Start of Source data

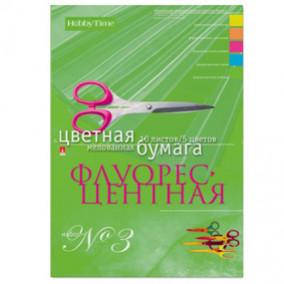 Бумага цветная А4 10л/5цв №3 Флюор Альт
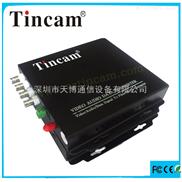 TBC- 4V系列数字视频光端机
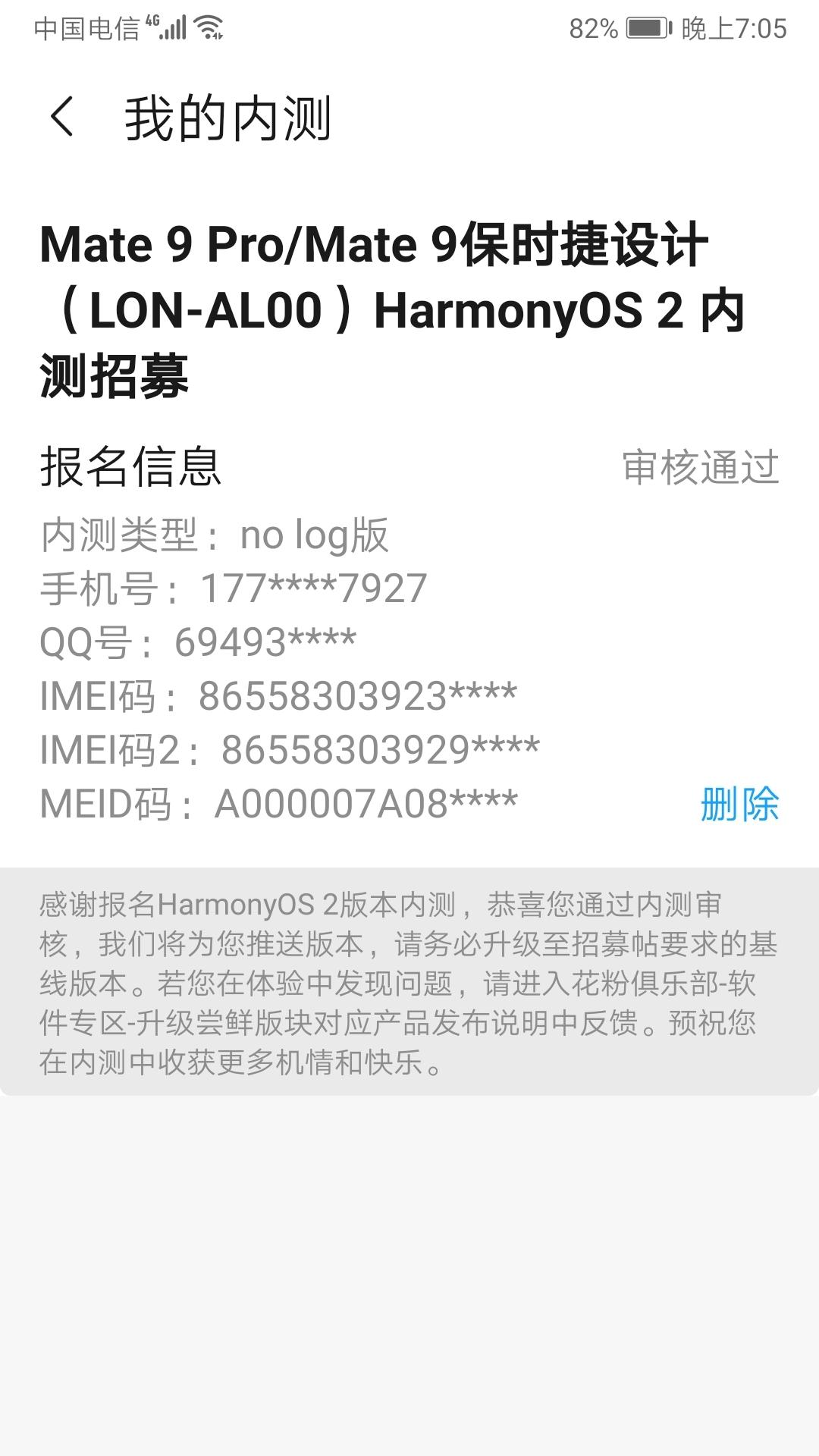 Screenshot_20211003_190548_com.huawei.fans.jpg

End of Source data

Give the data again exactly as written, with no pictures included.

 Бумага цветная А4 10л/5цв №3 Флюор Альт
 TBC- 4V系列数字视频光端机
 Screenshot_20211003_190548_com.huawei.fans.jpg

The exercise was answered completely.